El presidente Alberto Fernández se comprometió a ayudar a los trabajadores de Garbarino en la difícil situación que están atravesando, tras los despidos masivos y la falta de pago que se da hace meses, luego de la compra de la empresa por el tesorero de San Lorenzo, Carlos Rosales, en medio de la pandemia.  

El compromiso surgió luego de que Fernández recibiera a representantes gremiales en Casa Rosada, en medio de las protestas en el Obelisco y Plaza de Mayo para reclamarle una respuesta tanto a la compañía como al Gobierno sobre la vulneración de los derechos laborales. 

 

"Hemos sido atentamente escuchados", precisó una de las personas que participó de la reunión con el presidente, en la que él se comprometió a "tratar de salvar a Garbarino de alguna manera", algo que catalogaron como "positivo". 

El encuentro fue de media hora aproximadamente, terminó con "un abrazo fraternal" y los trabajadores destacaron la buena predisposición del Gobierno que les pidió paciencia porque "esto no se resuelve de un día para el otro", según detallaron en una entrevista a la salida de la Casa de Gobierno. 

"Con (Claudio) Moroni y con (Matías) Kulfas va a ver de qué manera pueden intervenir desde sus facultades para que los trabajadores recuperen su fuente de trabajo y se regularice nuestra situación salarial", adelantó la representante de los trabajadores sobre la colaboración de los ministros de Trabajo y Desarrollo Productivo, respectivamente. 

Situación laboral actual de Garbarino

Debido "a la difícil situación económica y financiera que atraviesa la empresa... la sociedad ha registrado una estrepitosa baja de las ventas que empezó a manifestarse a partir de la crisis generada por la pandemia", dice el telegrama de despido que recientemente recibieron los 150 empleados de Compumundo, una de las empresas del Grupo Garbarino que sigue cerrando sus puertas.

Alrededor de 4 mil empleados no cobran sueldo hace ya seis meses a excepción del Repro, la ayuda que otorgar el Gobierno para las empresas golpeadas por la restricción de actividades a partir de la pandemia. 
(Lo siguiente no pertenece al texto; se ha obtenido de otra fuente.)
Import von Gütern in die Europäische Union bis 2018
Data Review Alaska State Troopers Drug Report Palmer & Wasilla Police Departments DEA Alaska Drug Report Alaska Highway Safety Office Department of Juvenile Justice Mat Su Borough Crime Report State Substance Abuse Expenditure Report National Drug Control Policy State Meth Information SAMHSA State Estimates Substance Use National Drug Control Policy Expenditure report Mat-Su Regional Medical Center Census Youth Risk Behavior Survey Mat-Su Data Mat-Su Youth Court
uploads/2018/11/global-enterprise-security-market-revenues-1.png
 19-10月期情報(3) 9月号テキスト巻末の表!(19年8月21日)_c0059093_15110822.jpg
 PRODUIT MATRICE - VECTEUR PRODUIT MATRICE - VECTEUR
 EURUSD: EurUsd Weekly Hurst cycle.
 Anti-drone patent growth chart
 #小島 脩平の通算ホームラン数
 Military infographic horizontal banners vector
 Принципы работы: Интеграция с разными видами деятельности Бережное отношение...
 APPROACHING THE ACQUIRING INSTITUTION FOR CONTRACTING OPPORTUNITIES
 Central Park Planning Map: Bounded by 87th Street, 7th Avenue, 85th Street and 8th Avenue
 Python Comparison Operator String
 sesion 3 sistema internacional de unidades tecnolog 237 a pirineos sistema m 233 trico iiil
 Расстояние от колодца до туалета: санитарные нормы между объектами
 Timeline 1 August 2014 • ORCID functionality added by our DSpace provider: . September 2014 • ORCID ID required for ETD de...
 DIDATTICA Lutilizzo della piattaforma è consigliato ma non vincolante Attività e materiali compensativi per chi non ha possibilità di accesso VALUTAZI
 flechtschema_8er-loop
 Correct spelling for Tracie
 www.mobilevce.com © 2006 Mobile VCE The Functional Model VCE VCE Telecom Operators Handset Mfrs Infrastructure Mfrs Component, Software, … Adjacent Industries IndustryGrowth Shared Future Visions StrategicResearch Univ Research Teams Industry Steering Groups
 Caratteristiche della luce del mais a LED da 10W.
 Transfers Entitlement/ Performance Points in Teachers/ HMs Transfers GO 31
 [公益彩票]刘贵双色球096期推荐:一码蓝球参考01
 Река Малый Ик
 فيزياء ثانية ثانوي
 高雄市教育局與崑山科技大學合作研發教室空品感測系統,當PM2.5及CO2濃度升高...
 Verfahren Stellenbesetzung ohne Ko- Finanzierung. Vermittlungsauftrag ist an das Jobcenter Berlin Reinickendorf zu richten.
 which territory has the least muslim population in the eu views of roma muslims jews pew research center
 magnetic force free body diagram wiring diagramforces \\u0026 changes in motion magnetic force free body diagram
Como principal responsable de la situación laboral es señalado Rosales, quien adquirió a Garbarino en junio del 2020 y tras el mal momento de los últimos meses, recibió dos propuestas de compra que luego fueron rechazadas: una por Facundo Prado, de Supercanal, y otra de un grupo norteamericano. 

Tras la última audiencia con el Ministerio de Trabajo, la situación no tuvo ningún avance pero el empresario le promete a sus empleados que está trabajando para reverir la situación: "Se el esfuerzo que están haciendo todos y estoy con ustedes", concluyó en el comunicado.